Provided passage
Content starts
Afghan police officers take position during a blast and gun fire in Jalalabad, Afghanistan January 24,

By Rafiq Sherzad and Ahmad Sultan

JALALABAD, Afghanistan (Reuters) – Gunmen stormed an office of the Save the Children aid agency in Afghanistan’s eastern city of Jalalabad on Wednesday and at least five people were killed and 25 wounded in a daylong battle with security forces before the attack was finally suppressed.

Islamic State claimed responsibility for the assault, which began with a suicide car bomb outside the office in the morning and continued as gunmen entered the compound where they resisted Afghan security forces for about 10 hours.

Black smoke funneled into the sky from the area as gunmen battled special forces through the afternoon. Up to 45 people who had taken refuge in a fortified “safe room” in the compound were rescued by late afternoon, but fighting continued past nightfall when officials said the last attacker was killed.

“The fight is over,” the provincial governor’s spokesman, Attaullah Khogyani, told reporters.

Authorities said three Save the Children employees had been killed, including one guard, as well as a member of the Afghan security forces and a shopkeeper.
Content ends
What is needed
Write out the Jalalabad attack report word for word, from "Islamic State claimed" to "and a shopkeeper.".

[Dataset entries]
Content starts
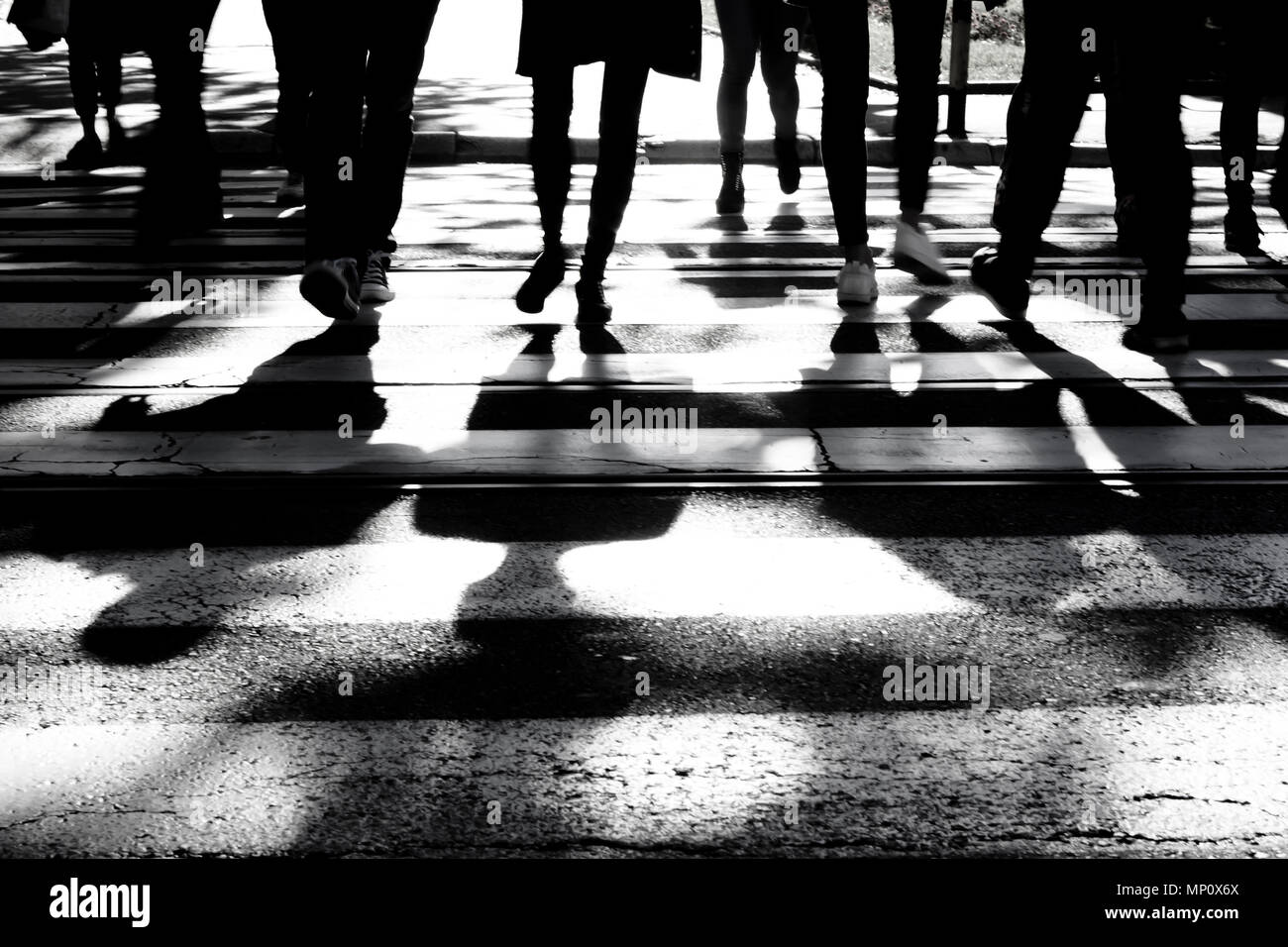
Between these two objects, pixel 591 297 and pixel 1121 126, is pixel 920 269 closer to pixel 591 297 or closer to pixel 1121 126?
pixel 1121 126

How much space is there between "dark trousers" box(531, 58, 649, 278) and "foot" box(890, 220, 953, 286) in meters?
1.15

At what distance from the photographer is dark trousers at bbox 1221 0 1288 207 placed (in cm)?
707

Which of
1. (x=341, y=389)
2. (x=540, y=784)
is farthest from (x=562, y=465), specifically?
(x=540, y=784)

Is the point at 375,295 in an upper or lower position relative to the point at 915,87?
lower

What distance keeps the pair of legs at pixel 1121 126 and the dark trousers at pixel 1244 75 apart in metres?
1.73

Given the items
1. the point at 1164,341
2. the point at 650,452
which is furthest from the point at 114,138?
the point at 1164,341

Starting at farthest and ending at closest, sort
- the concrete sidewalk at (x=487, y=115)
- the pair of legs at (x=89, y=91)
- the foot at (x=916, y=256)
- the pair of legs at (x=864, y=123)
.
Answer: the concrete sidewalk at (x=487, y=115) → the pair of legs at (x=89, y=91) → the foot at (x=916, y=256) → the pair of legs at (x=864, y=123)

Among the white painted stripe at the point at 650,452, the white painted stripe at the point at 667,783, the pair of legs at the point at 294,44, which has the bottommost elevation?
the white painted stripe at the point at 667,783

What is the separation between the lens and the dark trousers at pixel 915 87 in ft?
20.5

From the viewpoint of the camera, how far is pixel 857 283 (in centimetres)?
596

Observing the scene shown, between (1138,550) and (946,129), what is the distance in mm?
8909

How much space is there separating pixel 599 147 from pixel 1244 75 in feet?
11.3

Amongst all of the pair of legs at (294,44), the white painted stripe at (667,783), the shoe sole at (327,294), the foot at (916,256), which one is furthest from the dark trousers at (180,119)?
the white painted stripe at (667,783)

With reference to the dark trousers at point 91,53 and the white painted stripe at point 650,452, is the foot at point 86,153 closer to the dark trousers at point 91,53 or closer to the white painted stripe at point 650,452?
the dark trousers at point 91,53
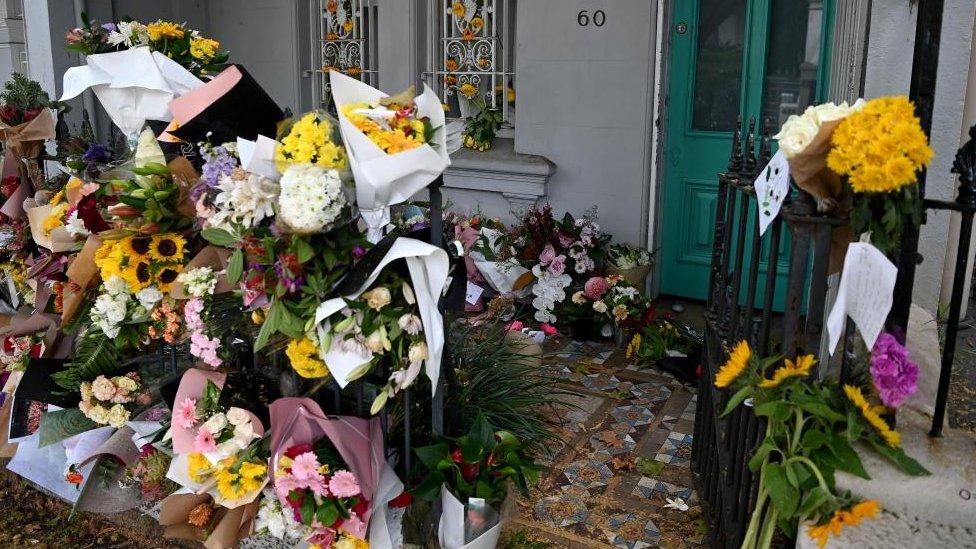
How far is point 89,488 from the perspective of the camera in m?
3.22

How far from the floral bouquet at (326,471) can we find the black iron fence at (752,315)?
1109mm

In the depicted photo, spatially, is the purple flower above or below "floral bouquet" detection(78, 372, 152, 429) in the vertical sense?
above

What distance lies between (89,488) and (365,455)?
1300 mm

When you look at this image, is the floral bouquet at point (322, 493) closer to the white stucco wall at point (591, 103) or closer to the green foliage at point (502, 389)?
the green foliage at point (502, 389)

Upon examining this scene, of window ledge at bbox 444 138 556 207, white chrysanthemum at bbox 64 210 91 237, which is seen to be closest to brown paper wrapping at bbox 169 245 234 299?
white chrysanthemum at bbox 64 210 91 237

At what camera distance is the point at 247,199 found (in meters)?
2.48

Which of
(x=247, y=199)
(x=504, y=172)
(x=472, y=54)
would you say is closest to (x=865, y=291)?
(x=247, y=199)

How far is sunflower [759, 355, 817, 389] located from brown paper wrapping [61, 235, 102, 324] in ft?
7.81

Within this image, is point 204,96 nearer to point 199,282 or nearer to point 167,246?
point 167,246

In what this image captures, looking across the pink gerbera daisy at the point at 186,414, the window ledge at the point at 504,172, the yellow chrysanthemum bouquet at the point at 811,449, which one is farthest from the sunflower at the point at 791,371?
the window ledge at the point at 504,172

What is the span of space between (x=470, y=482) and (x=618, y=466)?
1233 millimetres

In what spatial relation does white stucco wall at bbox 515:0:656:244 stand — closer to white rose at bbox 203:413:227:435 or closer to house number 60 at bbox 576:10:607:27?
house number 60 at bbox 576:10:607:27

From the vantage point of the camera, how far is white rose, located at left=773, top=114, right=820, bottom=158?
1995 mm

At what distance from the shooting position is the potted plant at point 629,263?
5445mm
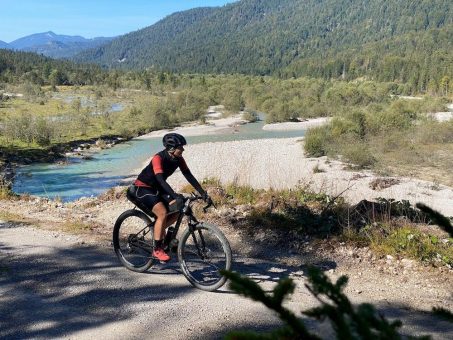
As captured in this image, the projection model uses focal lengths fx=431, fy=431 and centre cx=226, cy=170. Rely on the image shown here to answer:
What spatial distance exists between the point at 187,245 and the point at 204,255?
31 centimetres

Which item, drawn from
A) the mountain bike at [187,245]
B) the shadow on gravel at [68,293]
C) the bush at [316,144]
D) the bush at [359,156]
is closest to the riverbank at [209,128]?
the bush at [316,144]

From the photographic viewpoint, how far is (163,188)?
Content ends
Response area
Islamic State claimed responsibility for the assault, which began with a suicide car bomb outside the office in the morning and continued as gunmen entered the compound where they resisted Afghan security forces for about 10 hours.

Black smoke funneled into the sky from the area as gunmen battled special forces through the afternoon. Up to 45 people who had taken refuge in a fortified “safe room” in the compound were rescued by late afternoon, but fighting continued past nightfall when officials said the last attacker was killed.

“The fight is over,” the provincial governor’s spokesman, Attaullah Khogyani, told reporters.

Authorities said three Save the Children employees had been killed, including one guard, as well as a member of the Afghan security forces and a shopkeeper.